Priest, Confessor, Hermit
- Died: 5th century AD
- Venerated in: Armenian Apostolic Church
- Feast: 20 December

= Leontine martyrs =

Group of Armenian clergymen and martyrs

The Leontine Martyrs (Ղեւոնդեանք, Ղևոնդյանք Ghevondyank’ in modern Armenian) were a group of nine Armenian clergymen who were who were killed after a long period of captivity in Persia in the 5th century AD. They were executed by the order of the Sasanian king Yazdegerd II in 455, five years after the insurrection led by Vardan Mamikonian. The group is named after Leontius of Vanand (Ghevond Vanandetsi).

==Martyrs==

===Leontius of Vanand===
A high level priest also known as St. Ghevond (in Armenian Սուրբ Ղևոնդ). Highly educated, he studied under Mesrop Mashtots. He was fluent in Persian and worked as a translator. Leontius opposed attempts by the Magi and Sassanid Dynasty, to forcibly convert the Armenian people to Zoroastrianism, As an advisor to Vardan Mamikonian, he was present at the Battle of Avarayr in 451. He was subsequently captured, imprisoned, and beheaded.

Others imprisoned and executed were:

- Joseph I of Armenia or St.

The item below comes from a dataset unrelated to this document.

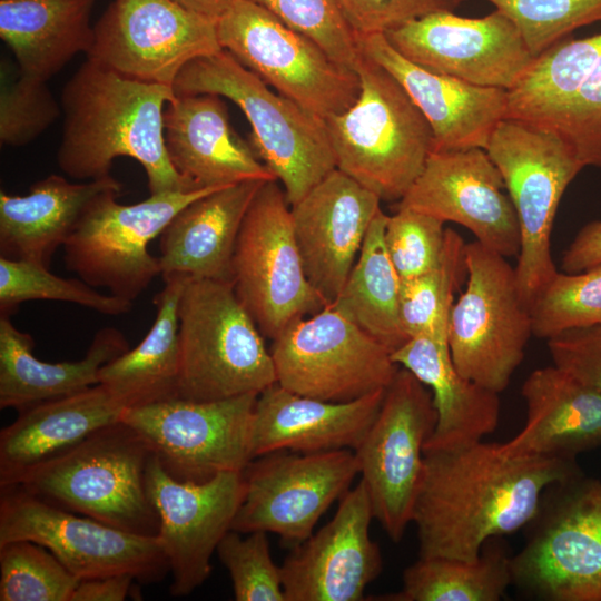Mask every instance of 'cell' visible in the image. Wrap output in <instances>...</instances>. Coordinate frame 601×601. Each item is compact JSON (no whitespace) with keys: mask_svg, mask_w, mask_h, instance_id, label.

Hovsep I (in Armenian Սբ. Հովսեփ Ա Հողոցմեցի), catholicos of Armenia (437–452)

- Sahak of Syunik Rshtuni (in Armenian Սահակ եպս. Ռշտունյաց) - a bishop

- Tatik of Basen (in Armenian Բասենյաց Թաթիկ եպիսկոպոս) - a bishop

- Mushe or Mushegh (in Armenian Մուշեղ քահանայ) - A priest

- Arshen (in Armenian Արշեն երեց) - a priest

- Samuel (in Armenian Սամուէլ քահանայ) - a priest

Plus deacons Kachach and Abraham.

==Survivors==
===Abraham of Arazd===

Abraham of Arrazd was an Armenian priest and a disciple of the Leontine martyrs. Like his teachers, he was subjected to prolonged torture, but unlike them, was eventually set free. He afterward left society to become a hermit, remaining one until his death in the 5th century. He is regarded as a saint by the Armenian Church, with a feast day of December 20.

==Veneration==
St. Ghevond the Priest and His Companions are commemorated as saints in the Armenian Apostolic Church. The day of the Feast of St. Ghevond the Priest and His Companions is July 31. It is also considered the day of the clergy in the Armenian Church and their office is celebrated on the Tuesday after the western Sexagesima, as they are regarded as the patron saints of the Armenian clergy.